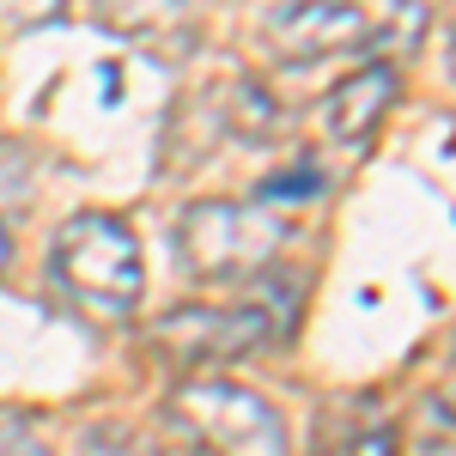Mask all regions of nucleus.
Segmentation results:
<instances>
[{
	"mask_svg": "<svg viewBox=\"0 0 456 456\" xmlns=\"http://www.w3.org/2000/svg\"><path fill=\"white\" fill-rule=\"evenodd\" d=\"M286 238L292 225L281 213L244 208V201H195L176 219V268L195 286H238L268 274Z\"/></svg>",
	"mask_w": 456,
	"mask_h": 456,
	"instance_id": "obj_1",
	"label": "nucleus"
},
{
	"mask_svg": "<svg viewBox=\"0 0 456 456\" xmlns=\"http://www.w3.org/2000/svg\"><path fill=\"white\" fill-rule=\"evenodd\" d=\"M49 274L92 311L134 316V305L146 292V256H141V238L116 213H73L49 244Z\"/></svg>",
	"mask_w": 456,
	"mask_h": 456,
	"instance_id": "obj_2",
	"label": "nucleus"
},
{
	"mask_svg": "<svg viewBox=\"0 0 456 456\" xmlns=\"http://www.w3.org/2000/svg\"><path fill=\"white\" fill-rule=\"evenodd\" d=\"M171 414L213 456H286V420L232 378H189L171 389Z\"/></svg>",
	"mask_w": 456,
	"mask_h": 456,
	"instance_id": "obj_3",
	"label": "nucleus"
},
{
	"mask_svg": "<svg viewBox=\"0 0 456 456\" xmlns=\"http://www.w3.org/2000/svg\"><path fill=\"white\" fill-rule=\"evenodd\" d=\"M268 335L274 322L262 305H176L146 329L165 365H232V359H249Z\"/></svg>",
	"mask_w": 456,
	"mask_h": 456,
	"instance_id": "obj_4",
	"label": "nucleus"
},
{
	"mask_svg": "<svg viewBox=\"0 0 456 456\" xmlns=\"http://www.w3.org/2000/svg\"><path fill=\"white\" fill-rule=\"evenodd\" d=\"M268 43L286 61H329L371 49V12L359 0H286L268 12Z\"/></svg>",
	"mask_w": 456,
	"mask_h": 456,
	"instance_id": "obj_5",
	"label": "nucleus"
},
{
	"mask_svg": "<svg viewBox=\"0 0 456 456\" xmlns=\"http://www.w3.org/2000/svg\"><path fill=\"white\" fill-rule=\"evenodd\" d=\"M395 92H402V73H395L389 55H384V61L353 68L347 79H335V92L322 98V134L341 141V146H365L378 128H384Z\"/></svg>",
	"mask_w": 456,
	"mask_h": 456,
	"instance_id": "obj_6",
	"label": "nucleus"
},
{
	"mask_svg": "<svg viewBox=\"0 0 456 456\" xmlns=\"http://www.w3.org/2000/svg\"><path fill=\"white\" fill-rule=\"evenodd\" d=\"M189 0H92V19L110 37H134V43H159L165 31L183 25Z\"/></svg>",
	"mask_w": 456,
	"mask_h": 456,
	"instance_id": "obj_7",
	"label": "nucleus"
},
{
	"mask_svg": "<svg viewBox=\"0 0 456 456\" xmlns=\"http://www.w3.org/2000/svg\"><path fill=\"white\" fill-rule=\"evenodd\" d=\"M225 128L249 146H268L281 141L286 128V110L274 104V92L268 86H256V79H238V86H225Z\"/></svg>",
	"mask_w": 456,
	"mask_h": 456,
	"instance_id": "obj_8",
	"label": "nucleus"
},
{
	"mask_svg": "<svg viewBox=\"0 0 456 456\" xmlns=\"http://www.w3.org/2000/svg\"><path fill=\"white\" fill-rule=\"evenodd\" d=\"M0 19L12 31H37V25H61L68 19V0H0Z\"/></svg>",
	"mask_w": 456,
	"mask_h": 456,
	"instance_id": "obj_9",
	"label": "nucleus"
},
{
	"mask_svg": "<svg viewBox=\"0 0 456 456\" xmlns=\"http://www.w3.org/2000/svg\"><path fill=\"white\" fill-rule=\"evenodd\" d=\"M86 456H146L134 444V432H122V426H98V432H86Z\"/></svg>",
	"mask_w": 456,
	"mask_h": 456,
	"instance_id": "obj_10",
	"label": "nucleus"
},
{
	"mask_svg": "<svg viewBox=\"0 0 456 456\" xmlns=\"http://www.w3.org/2000/svg\"><path fill=\"white\" fill-rule=\"evenodd\" d=\"M0 456H55L25 420H0Z\"/></svg>",
	"mask_w": 456,
	"mask_h": 456,
	"instance_id": "obj_11",
	"label": "nucleus"
},
{
	"mask_svg": "<svg viewBox=\"0 0 456 456\" xmlns=\"http://www.w3.org/2000/svg\"><path fill=\"white\" fill-rule=\"evenodd\" d=\"M316 189H322V171H292V176H274V183H268V189H262V195H274V201H298V195H316Z\"/></svg>",
	"mask_w": 456,
	"mask_h": 456,
	"instance_id": "obj_12",
	"label": "nucleus"
},
{
	"mask_svg": "<svg viewBox=\"0 0 456 456\" xmlns=\"http://www.w3.org/2000/svg\"><path fill=\"white\" fill-rule=\"evenodd\" d=\"M347 456H395V432H389V426H365L347 444Z\"/></svg>",
	"mask_w": 456,
	"mask_h": 456,
	"instance_id": "obj_13",
	"label": "nucleus"
},
{
	"mask_svg": "<svg viewBox=\"0 0 456 456\" xmlns=\"http://www.w3.org/2000/svg\"><path fill=\"white\" fill-rule=\"evenodd\" d=\"M6 262H12V232H6V219H0V274H6Z\"/></svg>",
	"mask_w": 456,
	"mask_h": 456,
	"instance_id": "obj_14",
	"label": "nucleus"
}]
</instances>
-------------------------
> [TASK]:
Arrange every line of the entries above as a numbered list, skipping blank lines and leaving out the pictures.

> [RESPONSE TO THIS TASK]:
1. Mask all regions of nucleus.
2. Segmentation results:
3. <instances>
4. [{
5. 	"mask_svg": "<svg viewBox=\"0 0 456 456\" xmlns=\"http://www.w3.org/2000/svg\"><path fill=\"white\" fill-rule=\"evenodd\" d=\"M286 238L292 225L281 213L244 208V201H195L176 219V268L195 286H238L268 274Z\"/></svg>",
6. 	"mask_w": 456,
7. 	"mask_h": 456,
8. 	"instance_id": "obj_1",
9. 	"label": "nucleus"
10. },
11. {
12. 	"mask_svg": "<svg viewBox=\"0 0 456 456\" xmlns=\"http://www.w3.org/2000/svg\"><path fill=\"white\" fill-rule=\"evenodd\" d=\"M49 274L92 311L134 316V305L146 292V256H141V238L116 213H73L49 244Z\"/></svg>",
13. 	"mask_w": 456,
14. 	"mask_h": 456,
15. 	"instance_id": "obj_2",
16. 	"label": "nucleus"
17. },
18. {
19. 	"mask_svg": "<svg viewBox=\"0 0 456 456\" xmlns=\"http://www.w3.org/2000/svg\"><path fill=\"white\" fill-rule=\"evenodd\" d=\"M171 414L213 456H286V420L232 378H189L171 389Z\"/></svg>",
20. 	"mask_w": 456,
21. 	"mask_h": 456,
22. 	"instance_id": "obj_3",
23. 	"label": "nucleus"
24. },
25. {
26. 	"mask_svg": "<svg viewBox=\"0 0 456 456\" xmlns=\"http://www.w3.org/2000/svg\"><path fill=\"white\" fill-rule=\"evenodd\" d=\"M268 335L274 322L262 305H176L146 329L165 365H232V359H249Z\"/></svg>",
27. 	"mask_w": 456,
28. 	"mask_h": 456,
29. 	"instance_id": "obj_4",
30. 	"label": "nucleus"
31. },
32. {
33. 	"mask_svg": "<svg viewBox=\"0 0 456 456\" xmlns=\"http://www.w3.org/2000/svg\"><path fill=\"white\" fill-rule=\"evenodd\" d=\"M268 43L286 61H329L371 49V12L359 0H286L268 12Z\"/></svg>",
34. 	"mask_w": 456,
35. 	"mask_h": 456,
36. 	"instance_id": "obj_5",
37. 	"label": "nucleus"
38. },
39. {
40. 	"mask_svg": "<svg viewBox=\"0 0 456 456\" xmlns=\"http://www.w3.org/2000/svg\"><path fill=\"white\" fill-rule=\"evenodd\" d=\"M395 92H402V73H395L389 55H384V61L353 68L347 79H335V92L322 98V134L341 141V146H365L378 128H384Z\"/></svg>",
41. 	"mask_w": 456,
42. 	"mask_h": 456,
43. 	"instance_id": "obj_6",
44. 	"label": "nucleus"
45. },
46. {
47. 	"mask_svg": "<svg viewBox=\"0 0 456 456\" xmlns=\"http://www.w3.org/2000/svg\"><path fill=\"white\" fill-rule=\"evenodd\" d=\"M189 0H92V19L110 37H134V43H159L165 31L183 25Z\"/></svg>",
48. 	"mask_w": 456,
49. 	"mask_h": 456,
50. 	"instance_id": "obj_7",
51. 	"label": "nucleus"
52. },
53. {
54. 	"mask_svg": "<svg viewBox=\"0 0 456 456\" xmlns=\"http://www.w3.org/2000/svg\"><path fill=\"white\" fill-rule=\"evenodd\" d=\"M225 128L249 146H268L281 141L286 128V110L274 104V92L268 86H256V79H238V86H225Z\"/></svg>",
55. 	"mask_w": 456,
56. 	"mask_h": 456,
57. 	"instance_id": "obj_8",
58. 	"label": "nucleus"
59. },
60. {
61. 	"mask_svg": "<svg viewBox=\"0 0 456 456\" xmlns=\"http://www.w3.org/2000/svg\"><path fill=\"white\" fill-rule=\"evenodd\" d=\"M0 19L12 31H37V25H61L68 19V0H0Z\"/></svg>",
62. 	"mask_w": 456,
63. 	"mask_h": 456,
64. 	"instance_id": "obj_9",
65. 	"label": "nucleus"
66. },
67. {
68. 	"mask_svg": "<svg viewBox=\"0 0 456 456\" xmlns=\"http://www.w3.org/2000/svg\"><path fill=\"white\" fill-rule=\"evenodd\" d=\"M86 456H146L134 444V432H122V426H98V432H86Z\"/></svg>",
69. 	"mask_w": 456,
70. 	"mask_h": 456,
71. 	"instance_id": "obj_10",
72. 	"label": "nucleus"
73. },
74. {
75. 	"mask_svg": "<svg viewBox=\"0 0 456 456\" xmlns=\"http://www.w3.org/2000/svg\"><path fill=\"white\" fill-rule=\"evenodd\" d=\"M0 456H55L25 420H0Z\"/></svg>",
76. 	"mask_w": 456,
77. 	"mask_h": 456,
78. 	"instance_id": "obj_11",
79. 	"label": "nucleus"
80. },
81. {
82. 	"mask_svg": "<svg viewBox=\"0 0 456 456\" xmlns=\"http://www.w3.org/2000/svg\"><path fill=\"white\" fill-rule=\"evenodd\" d=\"M316 189H322V171H292V176H274V183H268V189H262V195H274V201H298V195H316Z\"/></svg>",
83. 	"mask_w": 456,
84. 	"mask_h": 456,
85. 	"instance_id": "obj_12",
86. 	"label": "nucleus"
87. },
88. {
89. 	"mask_svg": "<svg viewBox=\"0 0 456 456\" xmlns=\"http://www.w3.org/2000/svg\"><path fill=\"white\" fill-rule=\"evenodd\" d=\"M347 456H395V432H389V426H365L347 444Z\"/></svg>",
90. 	"mask_w": 456,
91. 	"mask_h": 456,
92. 	"instance_id": "obj_13",
93. 	"label": "nucleus"
94. },
95. {
96. 	"mask_svg": "<svg viewBox=\"0 0 456 456\" xmlns=\"http://www.w3.org/2000/svg\"><path fill=\"white\" fill-rule=\"evenodd\" d=\"M6 262H12V232H6V219H0V274H6Z\"/></svg>",
97. 	"mask_w": 456,
98. 	"mask_h": 456,
99. 	"instance_id": "obj_14",
100. 	"label": "nucleus"
101. }]
102. </instances>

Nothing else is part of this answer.